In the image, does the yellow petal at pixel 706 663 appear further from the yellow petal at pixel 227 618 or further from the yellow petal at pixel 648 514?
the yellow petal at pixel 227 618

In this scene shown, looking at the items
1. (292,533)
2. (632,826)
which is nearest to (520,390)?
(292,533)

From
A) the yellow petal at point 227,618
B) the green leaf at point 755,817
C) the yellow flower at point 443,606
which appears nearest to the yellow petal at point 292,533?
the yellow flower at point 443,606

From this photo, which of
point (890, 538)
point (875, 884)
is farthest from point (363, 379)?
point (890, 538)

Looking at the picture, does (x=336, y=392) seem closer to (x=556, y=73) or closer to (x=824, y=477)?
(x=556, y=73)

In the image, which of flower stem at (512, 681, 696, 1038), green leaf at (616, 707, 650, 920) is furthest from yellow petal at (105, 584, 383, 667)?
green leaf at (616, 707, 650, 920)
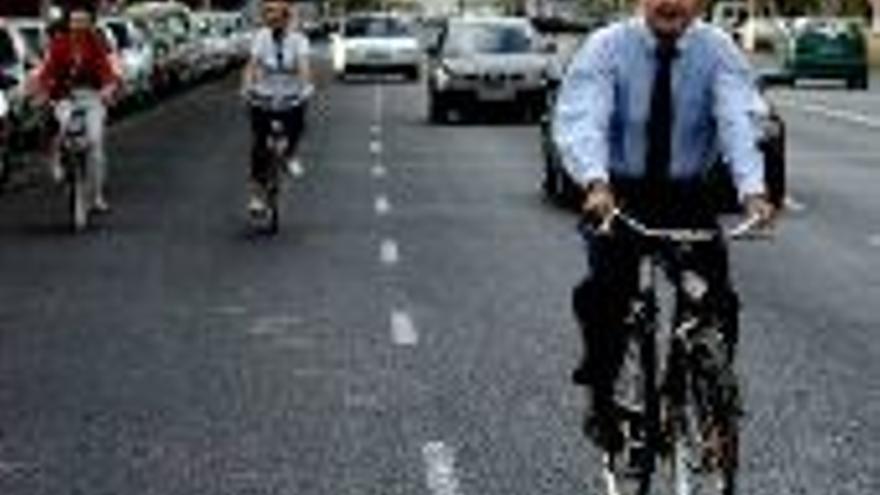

> Stated exercise: Which lines in the items above contain the word "does"? Return each of those lines in full.

> Exercise result:
In the image, does the yellow petal at pixel 706 663 appear further from the yellow petal at pixel 227 618 or further from the yellow petal at pixel 648 514?
Looking at the picture, does (x=336, y=392) seem closer to (x=556, y=73) or closer to (x=824, y=477)?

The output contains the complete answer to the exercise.